◆ Énoncé du problème A:
Répondez brièvement aux questions suivantes à l'aide de l'article sur les élections locales sénégalaises :
(i) À quelle date le scrutin s'est-il tenu ?
(ii) Sous l'étiquette de quelle coalition les candidats plébiscités dans la plupart des circonscriptions se sont-ils présentés ?
(iii) Quel maire sortant de Ziguinchor, candidat de l'Ucs Mbolo mi, a pâti des voix obtenues par Benoît Sambou ?
◆ Énoncé du problème B: Dans l'article sur les élections locales sénégalaises, reformulez de manière plus concise le paragraphe commençant par « Dans la plupart des circonscriptions du pays » en conservant ses faits principaux.
◆ Énoncé du problème C: Rédigez la suite de l'article sur les élections locales sénégalaises à partir du point où il s'arrête.

◆ Bloc de texte:
+ + + + +
Tous ceux qui pouvaient être sceptiques quant à la fiabilité du processus électoral sénégalais, peuvent réviser leurs appréhensions. La preuve par le dénouement du scrutin d’hier 23 janvier 2022. Les vaincus ont concédé leur défaite et les vainqueurs ont jubilé. Les résultats des élections départementales et municipales ne sont pas encore définitifs mais ils semblent refléter étrangement, ceux de la dernière Présidentielle.
Dans la plupart des circonscriptions du pays, les candidats présentés sous l’étiquette de la coalition Benno Bokk Yakaar (Bby) ont été plébiscités, alors que dans beaucoup d’autres, ce sont des listes parallèles, déposées par des ténors du camp présidentiel, qui n’avaient pas trouvé grâce dans les investitures et qui avaient choisi de déposer leurs propres listes pour se jauger au niveau de leurs fiefs respectifs, qui ont fini par ravir la vedette.
Ces candidats ont battu campagne en proclamant leur ancrage aux côtés du Président Sall. Seulement, on avait auguré que l’éparpillement des votes, avec plusieurs listes concurrentes, allait peser négativement sur la balance de l’opposition, mais le risque s’est avéré plus grand pour le camp au pouvoir.
Benoît Sambou ouvre un boulevard à Ousmane Sonko à Ziguinchor
L’émiettement des votes potentiels de Bby entre une multitude de listes, a pu constituer une réelle menace, eu égard au système électoral avec un
panachage du scrutin proportionnel et un scrutin majoritaire à un tour unique. La dispersion des voix du camp présidentiel a conforté l’élection de Ousmane Sonko à Ziguinchor. Les voix engrangées par Benoît Sambou, tête de liste de Bby, ont été fatales au maire sortant, Abdoulaye Baldé, candidat de l’Ucs Mbolo mi, qui n’avait pu obtenir l’investiture de Bby.
+ + + + +
◆ Données fournies:
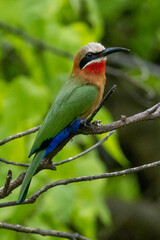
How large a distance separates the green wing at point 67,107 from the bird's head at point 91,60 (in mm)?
134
+ + + + +
◆ Résultat obtenu A:
(i) Le 23 janvier 2022.
(ii) La coalition Benno Bokk Yakaar (Bby).
(iii) Abdoulaye Baldé.

◆ Résultat obtenu B: Dans la plupart des circonscriptions, les candidats de la coalition Benno Bokk Yakaar (Bby) ont été plébiscités. Dans beaucoup d'autres, la vedette est revenue à des listes parallèles. Ces listes avaient été déposées par des ténors du camp présidentiel écartés des investitures, qui souhaitaient se jauger dans leurs fiefs respectifs.

◆ Résultat obtenu C:
En vérité, seul Benoît Sambou n’avait pas compris que le seul moyen de barrer la route à Ousmane Sonko, résidait dans un regroupement derrière Abdoulaye Baldé. Peut-être que Benoît Sambou avait d’autres motivations ! Même, la ministre Aminata Assome Diatta, qui avait abandonné son électorat de Bignona, évitant une confrontation avec Ousmane Sonko pour se réfugier à Keur Massar.
A Rufisque, les divisions entre Ismaïla Madior Fall, Seydou Diouf, Souleymane Ndoye et autres, se sont révélées du pain béni pour Yaw. C’est certainement le cas à Sangalkam, à Keur Massar et à Pekesse où le maire sortant, Djibo Mbaye, et l’ancien Directeur général de la Senelec, Pape Dieng, se sont neutralisés au profit de Ndiaw Thiam de Wallu Senegaal.
Les mêmes divisions au sein du camp du Président Macky Sall ont compromis le sort de Abdoulaye Diouf Sarr à Dakar. Ainsi pourrait-il regretter les quelques voix glanées par la liste de Mame Mbaye Niang de Avenir Sénégal 2035 et de Euleuk Senegaal ou de Bunt Bi, toutes émanant des flancs de Bby. Aussi, Abdoulaye Diouf Sarr n’a pas su faire montre de capacités de rassembleur autour de sa personne. Nous alertions sur de tels risques dans une chronique en date du 6 décembre 2021 titrée : «Pour que Diouf Sarr gagne à Dakar.» Mais manifestement, le ministre de la Santé était autiste ou refusait d’écouter la moindre mise en garde. A son corps défendant, les divisions et aigreurs dans son camp, ne lui ont pas rendu la tâche facile.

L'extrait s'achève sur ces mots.